===== Document extract

Hybrid Information Flow Analysis for Programs with Arrays
This work addresses security vulnerabilities in software by preventing information leaks, but it is incremental as it builds on existing hybrid analysis techniques.
The paper tackles the problem of information flow analysis for programs with arrays, extending previous hybrid methods to handle arrays, pointers to array elements, and pointer arithmetic, with a prototype implemented in Frama-C and ongoing work on a machine-checked proof in Isabelle/HOL.

==========
===== Information given

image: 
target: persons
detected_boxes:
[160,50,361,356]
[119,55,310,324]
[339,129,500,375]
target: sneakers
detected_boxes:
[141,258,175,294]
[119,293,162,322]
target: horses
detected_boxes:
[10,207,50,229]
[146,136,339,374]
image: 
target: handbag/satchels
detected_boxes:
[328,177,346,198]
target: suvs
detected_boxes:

==========

_Questions_
a – From the summary of the hybrid information flow analysis paper, list every program feature that the work extends previous hybrid methods to handle.
b – Write the next few sentences of the summary of the hybrid information flow analysis paper, picking up after its final sentence.

_Written responses_
a –
- Arrays
- Pointers to array elements
- Pointer arithmetic

b –
Information flow analysis checks whether certain pieces of (confidential) data may affect the results of computations in unwanted ways and thus leak information. Dynamic information flow analysis adds instrumentation code to the target software to track flows at run time and raise alarms if a flow policy is violated; hybrid analyses combine this with preliminary static analysis. Using a subset of C as the target language, we extend previous work on hybrid information flow analysis that handled pointers to scalars. Our extended formulation handles arrays, pointers to array elements, and pointer arithmetic. Information flow through arrays of pointers is tracked precisely while arrays of non-pointer types are summarized efficiently. A prototype of our approach is implemented using the Frama-C program analysis and transformation framework. Work on a full machine-checked proof of the correctness of our approach using Isabelle/HOL is well underway; we present the existing parts and sketch the rest of the correctness argument.